Mumsnet has not checked the qualifications of anyone posting here. If you need help urgently or expert advice, please see our domestic violence webguide and/or relationships webguide. Many Mumsnetters experiencing domestic abuse have found this thread helpful: Listen up, everybody

To those who've been in abusive relationships - when did the abuse start?

77 replies

russianreubles · 01/01/2013 16:12

Just read the post at this site: www.kveller.com/blog/parenting/a-letter-to-my-daughter-about-fighting-back/

I'm not 100% clear about the time scales in her relationship but it sounds like a nice man turned abusive almost overnight and after 2 years or possibly longer.

I've always thought that men who are abusive by nature can hide this pretty much completely but only for a limited amount of time. Is this story unusual? To all the women out there unfortunate enough to have been in an abusive relationship, for how long was the relationship non-abusive to begin with? Is there any way of not picking an abusive man?

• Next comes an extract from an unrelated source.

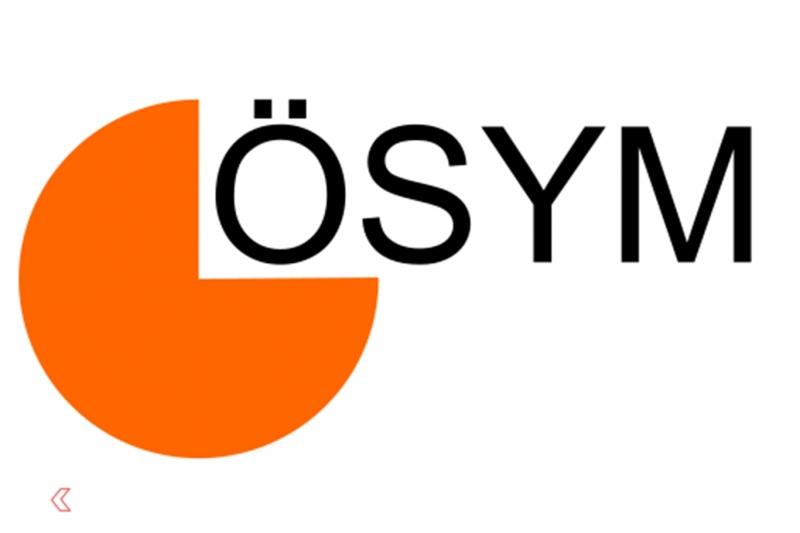 ÖSYM, Sınav Takviminde Güncelleme Yaptı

I am early thirties and still single but want a family so will not have years and years to get to know someone. Is there any way to "screen" for someone who will become abusive?

OP posts:
dippyDoohdah · 01/01/2013 22:36

my stbxh seems to relish coming round and picking something to focus on..in a good mood, its something he will do "for me". and bizarrely is obsessive about length of ds nails..as if that earns him Dad of the year award! mm there is more to parenting then nail clipping and Jekyll and Hyde impersonations! lady wordy post v appt too..the charmer will forever more send me running now!

mcmooncup · 01/01/2013 23:14

garlic Y Y and more Y to these..........

  • Putting other people down. Starts small, with a few 'witty' backhanders about other people, grows a little bit with offhand rudeness to a waitress or somesuch, escalates with a horrible rant at or about a third party. This is the trial run: he's showing you what you'll get.
  • Weird boundary-breaking: turning up at your place unexpectedly; walking out of an event that revolves around your family & friends; getting behind the wheel of your car without asking; opening your purse for some cash. He's showing you who calls the shots on your turf.

I have a good friend who is right in the thick of that ^^ right now. She is not listening to herself and charmer is in full flow. She is giving up her house and moving in with him at the end of the month. I want to cry for her and her children, but she just wants me to be happy for her happiness........

Sad

I just don't think there is any more I can do, does anyone listen at this stage do you think??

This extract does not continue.